[TASK ITEM]
Show, from the records below, all lines that contain the word "United".
○ ○ ○ ○
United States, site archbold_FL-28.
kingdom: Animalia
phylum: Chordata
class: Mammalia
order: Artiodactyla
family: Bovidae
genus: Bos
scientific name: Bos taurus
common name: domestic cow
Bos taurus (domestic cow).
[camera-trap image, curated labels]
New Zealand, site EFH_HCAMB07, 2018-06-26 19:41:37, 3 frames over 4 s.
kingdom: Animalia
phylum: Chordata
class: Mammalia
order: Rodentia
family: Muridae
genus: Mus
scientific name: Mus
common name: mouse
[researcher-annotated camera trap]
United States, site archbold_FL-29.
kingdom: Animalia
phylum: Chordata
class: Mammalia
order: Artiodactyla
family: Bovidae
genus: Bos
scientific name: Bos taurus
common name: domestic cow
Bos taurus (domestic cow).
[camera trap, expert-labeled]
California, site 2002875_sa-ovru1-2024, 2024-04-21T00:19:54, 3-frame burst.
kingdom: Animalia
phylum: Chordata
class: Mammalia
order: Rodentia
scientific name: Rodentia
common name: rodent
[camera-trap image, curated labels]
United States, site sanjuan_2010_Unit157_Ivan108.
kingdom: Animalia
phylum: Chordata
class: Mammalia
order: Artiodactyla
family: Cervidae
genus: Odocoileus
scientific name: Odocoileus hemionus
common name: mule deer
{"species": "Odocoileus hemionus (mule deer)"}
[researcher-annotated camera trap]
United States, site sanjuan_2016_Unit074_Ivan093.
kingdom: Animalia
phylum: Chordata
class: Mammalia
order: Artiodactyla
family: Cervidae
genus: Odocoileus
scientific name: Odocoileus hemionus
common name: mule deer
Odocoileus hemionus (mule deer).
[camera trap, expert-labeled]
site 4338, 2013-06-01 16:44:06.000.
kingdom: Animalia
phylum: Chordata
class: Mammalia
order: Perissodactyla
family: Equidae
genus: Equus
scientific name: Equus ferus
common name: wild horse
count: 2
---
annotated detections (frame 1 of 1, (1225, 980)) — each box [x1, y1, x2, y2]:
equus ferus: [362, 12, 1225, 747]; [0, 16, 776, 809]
○ ○ ○ ○
[ANSWER TO THIS PROBLEM]
United States, site archbold_FL-28.
United States, site archbold_FL-29.
United States, site sanjuan_2010_Unit157_Ivan108.
United States, site sanjuan_2016_Unit074_Ivan093.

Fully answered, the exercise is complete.